Without altering a word, return the records below, but exclude the pictures.

....

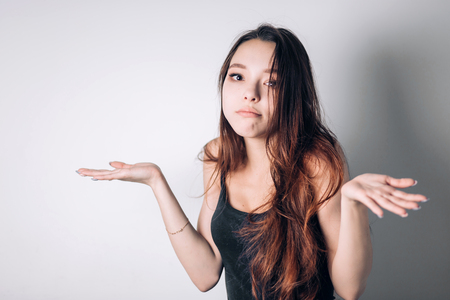 Closeup portrait puzzled clueless young woman with arms out asking what is problem who cares so what I dont know. Negative human emotion face expression reaction perception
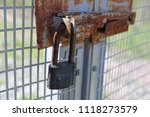 the closed lock is fixed to the ... | Shutterstock . vector #1118273579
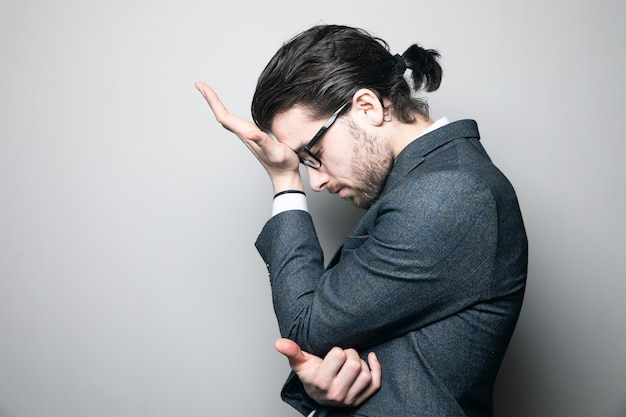 Man in suit and glasses tired on gray wall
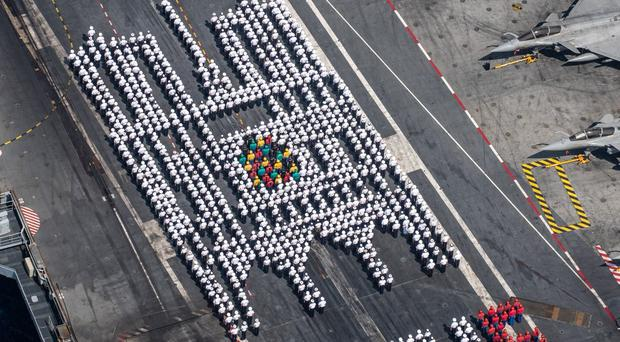 French sailors have paid tribute to the Notre Dame cathedral by lining up in the shape of the landmark. (Marine Nationale/PA)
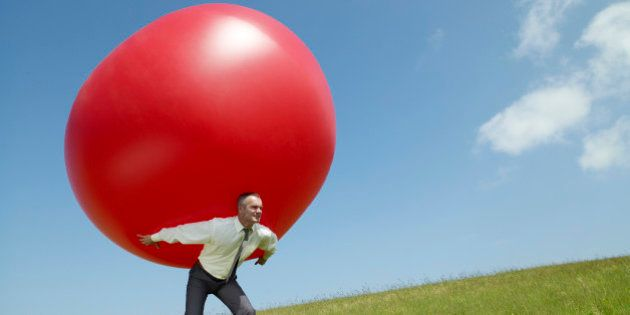 Businessman carrying large ball up a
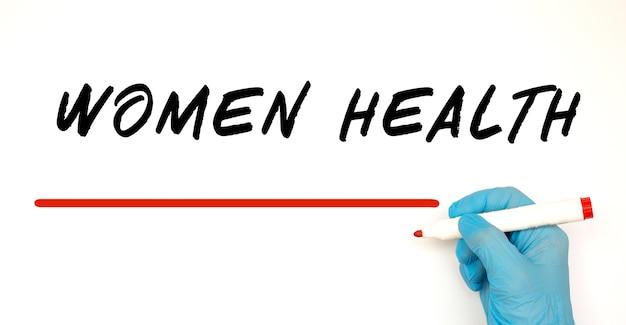 빨간색 표시와 함께 텍스트 여성 건강을 작성하는 의사. 의료 개념.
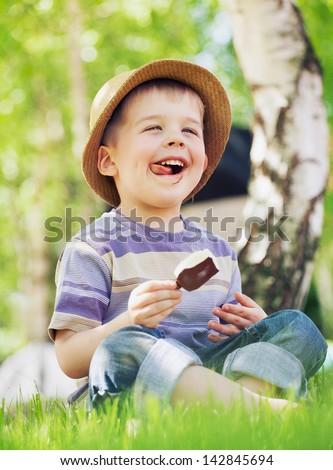 Smiling boy with ice cream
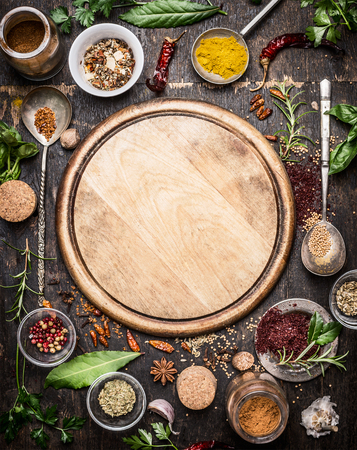 overhead view: variety of herbs and spices  around empty cutting board on rustic wooden background, top view.Creative and national cuisine  and cooking concept. Stock Photo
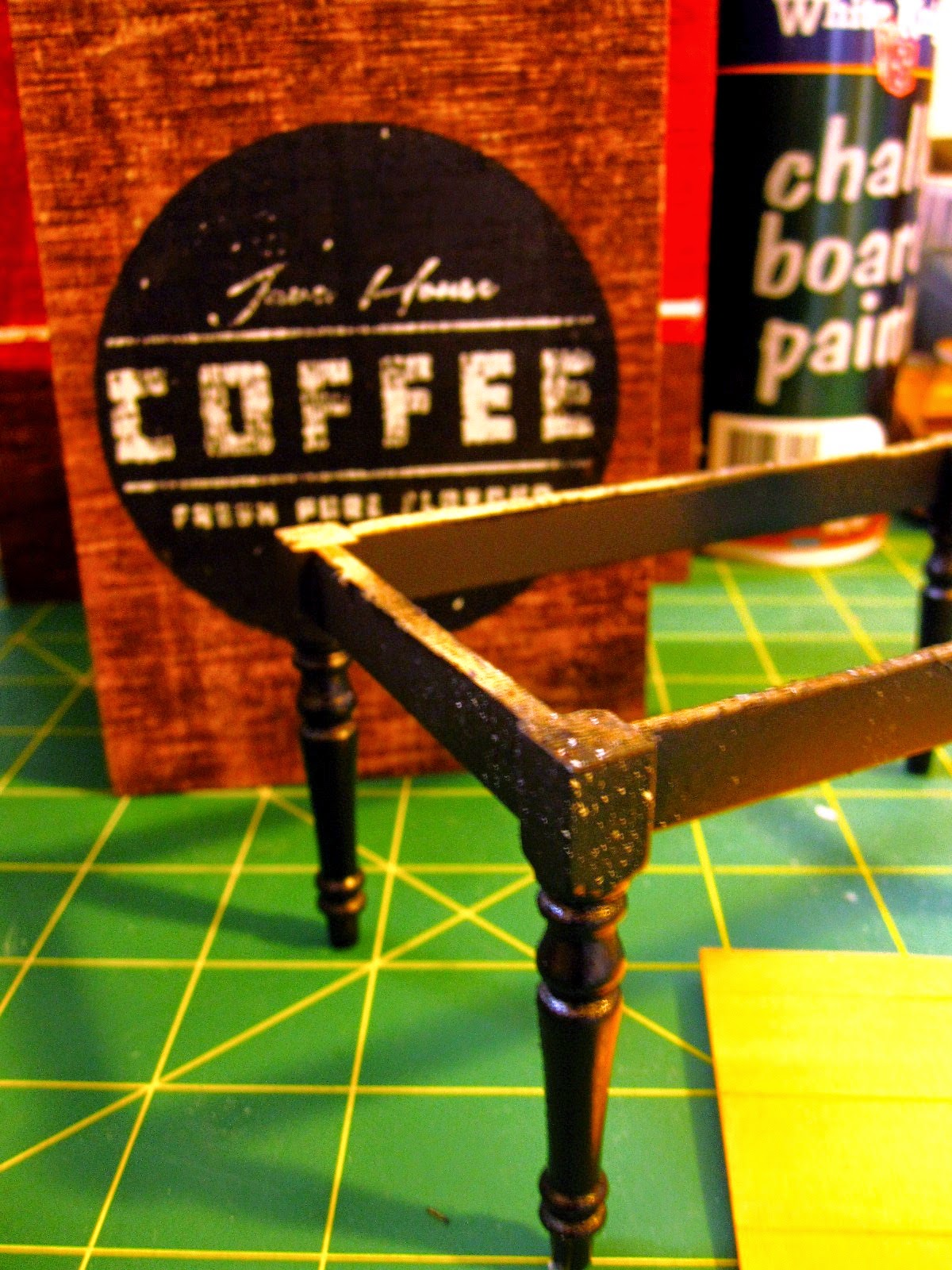 Miniature dining table leg assembly, painted black, sitting on a cutting mat with a spray can of chalkboard paint and a wooden coffee storage box.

....

Result for this exercise:
 Closeup portrait puzzled clueless young woman with arms out asking what is problem who cares so what I dont know. Negative human emotion face expression reaction perception
 the closed lock is fixed to the ... | Shutterstock . vector #1118273579
 Man in suit and glasses tired on gray wall
 French sailors have paid tribute to the Notre Dame cathedral by lining up in the shape of the landmark. (Marine Nationale/PA)
 Businessman carrying large ball up a
 빨간색 표시와 함께 텍스트 여성 건강을 작성하는 의사. 의료 개념.
 Smiling boy with ice cream
 overhead view: variety of herbs and spices  around empty cutting board on rustic wooden background, top view.Creative and national cuisine  and cooking concept. Stock Photo
 Miniature dining table leg assembly, painted black, sitting on a cutting mat with a spray can of chalkboard paint and a wooden coffee storage box.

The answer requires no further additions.